**Cosa si chiede**
1: Trascrivi alla lettera il brano del testo su Opificio a Novara da "Ma gli innovatori" a "come in cucina.".
2: Cita senza modifiche le righe dell'elenco dalla riga con "How far is the point at 378,29" alla riga con "3. (x=164, y=24)", entrambe comprese.

**Documento**

_ _ _ _ _

Cucina e bottega a Novara

Fabio Barozzi, il proprietario di Opificio, ha coraggio da vendere. Conosciamo bene la piazza novarese, non avvezza da un lato alla qualità e alle proposte innovative. Il pubblico locale è legato alle tradizioni, poco importa che nel frattempo siano in parte decadute o siano state sostituite da importanti novità. La storia è sicurezza. Beh, il patron, in questo progetto, ha deciso di rischiare, puntando dritto verso ciò in cui crede.

Ma gli innovatori servono a questo, a vedere più in là del proprio naso. Ecco quindi trasformare una ex cereria nella prima periferia di Novara, pur essendo comunque a due passi dal centro, in un locale, all’uopo anche bottega con prodotti di qualità, concepito per aperitivi con proposte non scontate e ristorante-bistrot con una squadra in cucina decisamente giovane, motivata e capace. Lo staff ai fornelli è composto da Alessio Ghiringhelli e Laura Angelina, la squadra si completa con Francesca Ranieri e la pasticcera Marta Loiacono. In sala, oltre al patron, Matteo Borsari, ex-Chef dell’Opificio, c’è una squadra altrettanto giovane e ben istruita come in cucina.

_ _ _ _ _

**Materiale di lavoro**

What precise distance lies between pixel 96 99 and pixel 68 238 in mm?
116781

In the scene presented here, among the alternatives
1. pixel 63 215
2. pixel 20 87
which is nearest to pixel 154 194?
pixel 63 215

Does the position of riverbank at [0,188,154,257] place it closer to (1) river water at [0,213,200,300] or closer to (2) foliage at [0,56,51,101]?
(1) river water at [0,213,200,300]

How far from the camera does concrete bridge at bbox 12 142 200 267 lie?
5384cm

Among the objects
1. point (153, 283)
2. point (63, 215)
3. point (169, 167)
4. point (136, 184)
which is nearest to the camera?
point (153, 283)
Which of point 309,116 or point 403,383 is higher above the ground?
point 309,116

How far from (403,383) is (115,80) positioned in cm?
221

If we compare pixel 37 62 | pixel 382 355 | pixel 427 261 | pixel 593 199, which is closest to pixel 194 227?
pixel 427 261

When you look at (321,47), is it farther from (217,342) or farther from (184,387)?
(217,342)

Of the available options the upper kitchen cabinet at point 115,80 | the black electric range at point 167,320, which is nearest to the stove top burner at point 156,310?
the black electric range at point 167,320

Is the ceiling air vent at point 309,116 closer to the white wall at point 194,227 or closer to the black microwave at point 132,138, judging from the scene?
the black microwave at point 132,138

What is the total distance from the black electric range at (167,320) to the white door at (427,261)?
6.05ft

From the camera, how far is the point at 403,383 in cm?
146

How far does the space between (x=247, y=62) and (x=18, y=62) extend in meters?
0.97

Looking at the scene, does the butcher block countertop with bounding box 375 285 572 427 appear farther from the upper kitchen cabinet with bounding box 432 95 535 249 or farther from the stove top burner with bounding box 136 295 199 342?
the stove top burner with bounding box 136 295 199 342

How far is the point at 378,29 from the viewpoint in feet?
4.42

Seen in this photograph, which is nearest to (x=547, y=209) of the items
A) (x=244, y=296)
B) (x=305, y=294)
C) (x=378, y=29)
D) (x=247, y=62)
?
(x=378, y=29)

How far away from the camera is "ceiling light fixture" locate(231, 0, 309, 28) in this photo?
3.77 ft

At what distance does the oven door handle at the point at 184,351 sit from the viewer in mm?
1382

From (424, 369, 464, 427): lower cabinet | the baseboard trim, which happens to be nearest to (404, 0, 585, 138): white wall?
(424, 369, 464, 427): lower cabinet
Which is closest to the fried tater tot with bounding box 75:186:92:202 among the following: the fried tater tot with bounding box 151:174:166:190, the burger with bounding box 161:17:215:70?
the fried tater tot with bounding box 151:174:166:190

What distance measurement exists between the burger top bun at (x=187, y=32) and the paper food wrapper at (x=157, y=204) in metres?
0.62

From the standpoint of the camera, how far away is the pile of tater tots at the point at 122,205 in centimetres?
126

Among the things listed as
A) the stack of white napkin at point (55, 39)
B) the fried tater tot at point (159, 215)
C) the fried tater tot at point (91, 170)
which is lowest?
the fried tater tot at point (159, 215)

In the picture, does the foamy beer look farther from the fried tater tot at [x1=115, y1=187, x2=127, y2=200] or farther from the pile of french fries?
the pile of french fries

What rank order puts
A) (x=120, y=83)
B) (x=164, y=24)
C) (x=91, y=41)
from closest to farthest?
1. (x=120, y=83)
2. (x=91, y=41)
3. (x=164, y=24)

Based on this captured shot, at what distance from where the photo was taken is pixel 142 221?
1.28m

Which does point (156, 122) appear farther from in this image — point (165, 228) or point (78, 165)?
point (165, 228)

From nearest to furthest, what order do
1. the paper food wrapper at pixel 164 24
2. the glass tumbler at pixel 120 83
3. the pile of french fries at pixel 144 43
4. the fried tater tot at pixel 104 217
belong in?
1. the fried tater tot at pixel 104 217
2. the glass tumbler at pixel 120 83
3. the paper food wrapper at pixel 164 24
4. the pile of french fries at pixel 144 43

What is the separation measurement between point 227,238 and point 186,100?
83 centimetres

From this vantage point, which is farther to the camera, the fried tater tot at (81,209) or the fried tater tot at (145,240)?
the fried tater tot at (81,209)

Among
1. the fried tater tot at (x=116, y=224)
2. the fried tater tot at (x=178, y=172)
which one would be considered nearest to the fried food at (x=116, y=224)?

_ _ _ _ _

**Risultati richiesti**
1:
Ma gli innovatori servono a questo, a vedere più in là del proprio naso. Ecco quindi trasformare una ex cereria nella prima periferia di Novara, pur essendo comunque a due passi dal centro, in un locale, all’uopo anche bottega con prodotti di qualità, concepito per aperitivi con proposte non scontate e ristorante-bistrot con una squadra in cucina decisamente giovane, motivata e capace. Lo staff ai fornelli è composto da Alessio Ghiringhelli e Laura Angelina, la squadra si completa con Francesca Ranieri e la pasticcera Marta Loiacono. In sala, oltre al patron, Matteo Borsari, ex-Chef dell’Opificio, c’è una squadra altrettanto giovane e ben istruita come in cucina.

2:
How far is the point at 378,29 from the viewpoint in feet?
4.42

Seen in this photograph, which is nearest to (x=547, y=209) of the items
A) (x=244, y=296)
B) (x=305, y=294)
C) (x=378, y=29)
D) (x=247, y=62)
?
(x=378, y=29)

How far away from the camera is "ceiling light fixture" locate(231, 0, 309, 28) in this photo?
3.77 ft

At what distance does the oven door handle at the point at 184,351 sit from the viewer in mm?
1382

From (424, 369, 464, 427): lower cabinet | the baseboard trim, which happens to be nearest to (404, 0, 585, 138): white wall?
(424, 369, 464, 427): lower cabinet
Which is closest to the fried tater tot with bounding box 75:186:92:202 among the following: the fried tater tot with bounding box 151:174:166:190, the burger with bounding box 161:17:215:70?
the fried tater tot with bounding box 151:174:166:190

What distance measurement exists between the burger top bun at (x=187, y=32) and the paper food wrapper at (x=157, y=204) in metres?
0.62

From the standpoint of the camera, how far away is the pile of tater tots at the point at 122,205 in centimetres?
126

Among the things listed as
A) the stack of white napkin at point (55, 39)
B) the fried tater tot at point (159, 215)
C) the fried tater tot at point (91, 170)
which is lowest?
the fried tater tot at point (159, 215)

In the picture, does the foamy beer look farther from the fried tater tot at [x1=115, y1=187, x2=127, y2=200] or farther from the pile of french fries?
the pile of french fries

What rank order puts
A) (x=120, y=83)
B) (x=164, y=24)
C) (x=91, y=41)
from closest to farthest?
1. (x=120, y=83)
2. (x=91, y=41)
3. (x=164, y=24)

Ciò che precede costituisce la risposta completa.